Intravenous injection: Give by slow IV injection at a rate appropriate to the indication (see posology above).

Intravenous use in children:

Rate of administration should not exceed

0.02 mL/kg/min of appropriately diluted Magnesium sulfate 50% w/v solution (corresponding to 0.04 mmol/kg/min ~ 0.001 g/kg/mi­n Mg2+).

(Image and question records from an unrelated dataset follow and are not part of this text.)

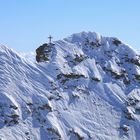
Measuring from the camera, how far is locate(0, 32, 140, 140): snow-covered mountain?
78.4 m

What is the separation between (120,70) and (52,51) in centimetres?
1392

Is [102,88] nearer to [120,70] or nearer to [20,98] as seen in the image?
[120,70]

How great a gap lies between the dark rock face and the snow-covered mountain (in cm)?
72

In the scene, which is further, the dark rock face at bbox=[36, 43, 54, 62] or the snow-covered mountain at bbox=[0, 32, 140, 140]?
the dark rock face at bbox=[36, 43, 54, 62]

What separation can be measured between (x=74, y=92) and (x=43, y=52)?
36.5 feet

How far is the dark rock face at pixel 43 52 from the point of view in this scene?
299 feet

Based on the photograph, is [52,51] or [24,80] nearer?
[24,80]

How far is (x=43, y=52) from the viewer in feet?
302

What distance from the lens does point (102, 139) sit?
79938mm

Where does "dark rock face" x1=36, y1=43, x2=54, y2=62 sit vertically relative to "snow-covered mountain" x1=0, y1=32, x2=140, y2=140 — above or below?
above

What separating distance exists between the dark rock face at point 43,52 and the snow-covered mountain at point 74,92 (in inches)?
28.4

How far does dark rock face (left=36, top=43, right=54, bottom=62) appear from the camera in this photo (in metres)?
91.1

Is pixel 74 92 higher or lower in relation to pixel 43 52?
lower

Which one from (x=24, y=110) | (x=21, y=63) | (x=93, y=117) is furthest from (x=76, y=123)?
(x=21, y=63)
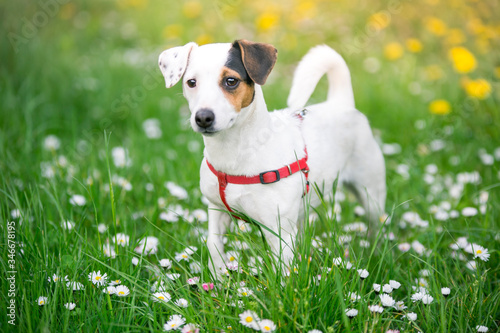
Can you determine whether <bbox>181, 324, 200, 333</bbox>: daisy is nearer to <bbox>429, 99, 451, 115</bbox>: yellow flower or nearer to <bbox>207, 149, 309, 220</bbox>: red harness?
<bbox>207, 149, 309, 220</bbox>: red harness

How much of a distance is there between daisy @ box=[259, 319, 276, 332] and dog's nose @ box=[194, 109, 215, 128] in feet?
2.90

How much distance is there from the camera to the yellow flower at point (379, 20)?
21.4 ft

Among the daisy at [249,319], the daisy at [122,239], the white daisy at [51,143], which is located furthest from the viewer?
the white daisy at [51,143]

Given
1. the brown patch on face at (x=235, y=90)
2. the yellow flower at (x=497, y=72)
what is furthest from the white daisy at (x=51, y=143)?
the yellow flower at (x=497, y=72)

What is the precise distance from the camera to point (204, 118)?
2006 millimetres

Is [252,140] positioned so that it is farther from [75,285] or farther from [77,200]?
[77,200]

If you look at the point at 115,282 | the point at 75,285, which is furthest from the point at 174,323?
the point at 75,285

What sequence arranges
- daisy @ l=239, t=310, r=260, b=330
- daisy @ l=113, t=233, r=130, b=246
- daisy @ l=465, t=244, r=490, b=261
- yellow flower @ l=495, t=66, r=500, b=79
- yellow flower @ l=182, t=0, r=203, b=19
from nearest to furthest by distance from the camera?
daisy @ l=239, t=310, r=260, b=330 < daisy @ l=465, t=244, r=490, b=261 < daisy @ l=113, t=233, r=130, b=246 < yellow flower @ l=495, t=66, r=500, b=79 < yellow flower @ l=182, t=0, r=203, b=19

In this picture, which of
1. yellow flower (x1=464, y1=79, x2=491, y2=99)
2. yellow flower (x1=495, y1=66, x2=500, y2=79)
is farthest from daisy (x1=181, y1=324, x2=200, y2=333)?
yellow flower (x1=495, y1=66, x2=500, y2=79)

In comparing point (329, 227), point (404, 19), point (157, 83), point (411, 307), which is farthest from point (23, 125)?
point (404, 19)

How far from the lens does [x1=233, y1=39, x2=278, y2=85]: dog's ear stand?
84.7 inches

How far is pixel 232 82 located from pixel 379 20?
5.10 meters

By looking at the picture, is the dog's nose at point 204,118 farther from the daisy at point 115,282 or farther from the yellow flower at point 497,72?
the yellow flower at point 497,72

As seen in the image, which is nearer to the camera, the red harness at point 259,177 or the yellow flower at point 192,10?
the red harness at point 259,177
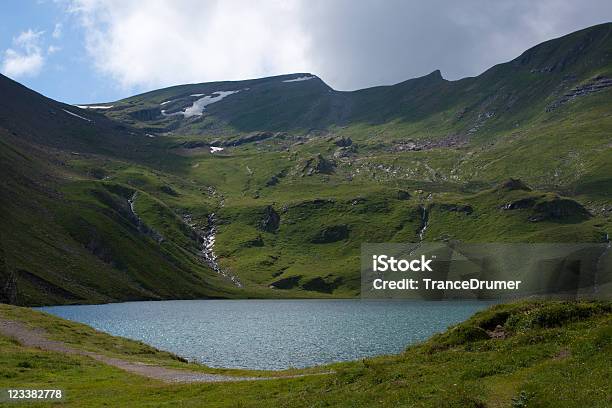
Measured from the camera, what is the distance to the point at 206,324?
14862 cm

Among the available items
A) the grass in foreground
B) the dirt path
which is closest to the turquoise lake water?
the dirt path

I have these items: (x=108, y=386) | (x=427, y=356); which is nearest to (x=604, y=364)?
(x=427, y=356)

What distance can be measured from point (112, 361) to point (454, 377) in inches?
1574

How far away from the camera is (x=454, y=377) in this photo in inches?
1185

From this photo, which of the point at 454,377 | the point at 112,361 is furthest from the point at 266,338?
the point at 454,377

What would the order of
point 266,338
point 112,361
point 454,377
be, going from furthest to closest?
point 266,338 < point 112,361 < point 454,377

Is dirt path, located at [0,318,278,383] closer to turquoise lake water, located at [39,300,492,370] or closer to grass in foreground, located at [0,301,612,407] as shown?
grass in foreground, located at [0,301,612,407]

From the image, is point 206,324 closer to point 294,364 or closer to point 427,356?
point 294,364

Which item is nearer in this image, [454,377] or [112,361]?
[454,377]

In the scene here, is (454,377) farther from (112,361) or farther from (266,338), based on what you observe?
(266,338)

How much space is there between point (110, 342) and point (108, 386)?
35.4m

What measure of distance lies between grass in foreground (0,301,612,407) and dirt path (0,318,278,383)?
318cm

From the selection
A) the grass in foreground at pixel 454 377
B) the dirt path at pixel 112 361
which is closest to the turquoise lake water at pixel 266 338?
the dirt path at pixel 112 361

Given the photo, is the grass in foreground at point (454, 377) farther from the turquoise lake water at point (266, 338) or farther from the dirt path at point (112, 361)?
the turquoise lake water at point (266, 338)
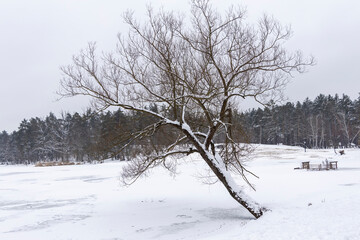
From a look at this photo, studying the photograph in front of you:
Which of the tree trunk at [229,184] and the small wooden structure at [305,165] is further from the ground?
the tree trunk at [229,184]

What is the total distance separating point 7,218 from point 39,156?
8487 centimetres

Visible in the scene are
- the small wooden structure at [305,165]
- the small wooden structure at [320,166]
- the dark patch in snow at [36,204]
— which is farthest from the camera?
the small wooden structure at [305,165]

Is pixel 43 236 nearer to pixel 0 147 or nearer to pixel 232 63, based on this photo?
pixel 232 63

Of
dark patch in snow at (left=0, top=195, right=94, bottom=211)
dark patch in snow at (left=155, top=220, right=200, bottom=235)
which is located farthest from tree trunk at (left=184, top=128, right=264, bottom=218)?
dark patch in snow at (left=0, top=195, right=94, bottom=211)

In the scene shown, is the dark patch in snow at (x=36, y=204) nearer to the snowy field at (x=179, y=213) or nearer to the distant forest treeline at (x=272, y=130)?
the snowy field at (x=179, y=213)

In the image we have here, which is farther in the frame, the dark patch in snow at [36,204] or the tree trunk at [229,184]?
the dark patch in snow at [36,204]

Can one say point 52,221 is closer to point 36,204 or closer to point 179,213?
point 36,204

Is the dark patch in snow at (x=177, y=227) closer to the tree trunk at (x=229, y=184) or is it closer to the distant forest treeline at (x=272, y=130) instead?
the tree trunk at (x=229, y=184)

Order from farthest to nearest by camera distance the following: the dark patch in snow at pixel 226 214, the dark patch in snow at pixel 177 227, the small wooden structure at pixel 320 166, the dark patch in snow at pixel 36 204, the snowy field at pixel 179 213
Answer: the small wooden structure at pixel 320 166
the dark patch in snow at pixel 36 204
the dark patch in snow at pixel 226 214
the dark patch in snow at pixel 177 227
the snowy field at pixel 179 213

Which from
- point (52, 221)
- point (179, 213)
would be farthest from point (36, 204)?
point (179, 213)

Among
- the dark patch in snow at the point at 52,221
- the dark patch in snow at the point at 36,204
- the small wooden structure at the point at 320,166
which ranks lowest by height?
the dark patch in snow at the point at 36,204

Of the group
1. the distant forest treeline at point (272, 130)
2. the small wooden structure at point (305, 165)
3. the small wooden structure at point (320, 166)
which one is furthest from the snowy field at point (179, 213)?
the distant forest treeline at point (272, 130)

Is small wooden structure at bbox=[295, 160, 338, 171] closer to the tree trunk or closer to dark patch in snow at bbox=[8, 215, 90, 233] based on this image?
the tree trunk

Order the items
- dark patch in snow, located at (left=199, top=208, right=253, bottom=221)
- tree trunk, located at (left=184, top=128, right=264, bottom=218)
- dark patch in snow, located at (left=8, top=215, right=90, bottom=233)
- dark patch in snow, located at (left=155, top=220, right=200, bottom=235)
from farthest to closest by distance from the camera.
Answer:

Deep Intramuscular injection (adults only) For the intramuscular route, the 50% w/v solution should be used undiluted or diluted to 25% w/v. If the total dose to be administered exceeds 5 mL, the injection volume should be divided between more than one deep muscular injection site.

For the intramuscular route, use good clinical practice for intramuscular injections. Avoid muscles which are emaciated or atrophied. Avoid the dorsogluteal muscle and sciatic nerve. If the total dose to be administered exceeds 5 mL, the injection volume should be divided between more than one deep muscular injection site. Use caution in older or thin patients who may only tolerate up to 2 ml in a single injection. Do not use an injection site that has evidence of infection or injury. If repeating an intramuscular dose, rotate injection sites to avoid injury or discomfort to the muscles.

Disposal

Any unused medicinal product or waste material should be disposed of in accordance with local requirements.

Overdose

Signs

Excessive administration of magnesium leads to the development of hypermagnesaemia. Magnesium intoxication is manifested by a sharp drop in blood pressure and respiratory paralysis. Disappearance of the patellar reflex is a useful clinical sign to detect the onset of magnesium intoxication.

Mg plasma concentration (mmol/L)

Symptoms and undesirable effects

2 to 3

nausea, flushing, headache, lethargy, drowsiness, diminished deep tendon reflexes, platelet disaggregation

3 to 5

somnolence, hypocalcemia, absent deep tendon reflexes, hypotension, bradycardia, and ECG changes

> 5

muscle paralysis, respiratory paralysis, coma. In most cases, respiratory failure precedes cardiac collapse

> 7.0

Complete heart block and cardiac arrest

Patients with renal failure and metabolic derangements develop toxicity at lower doses. Treatment

Appropriate action should be taken to reduce the blood level of magnesium. In the event of overdosage, artificial ventilation must be provided until a calcium salt can be injected IV to antagonize the effects of Magnesium.

Neuromuscular blockade associated with hypermagnesaemia may be reversed with calcium salts, such as calcium gluconate, which should be administered intravenously in a dose equivalent to 2.5 to 5 mmol of calcium.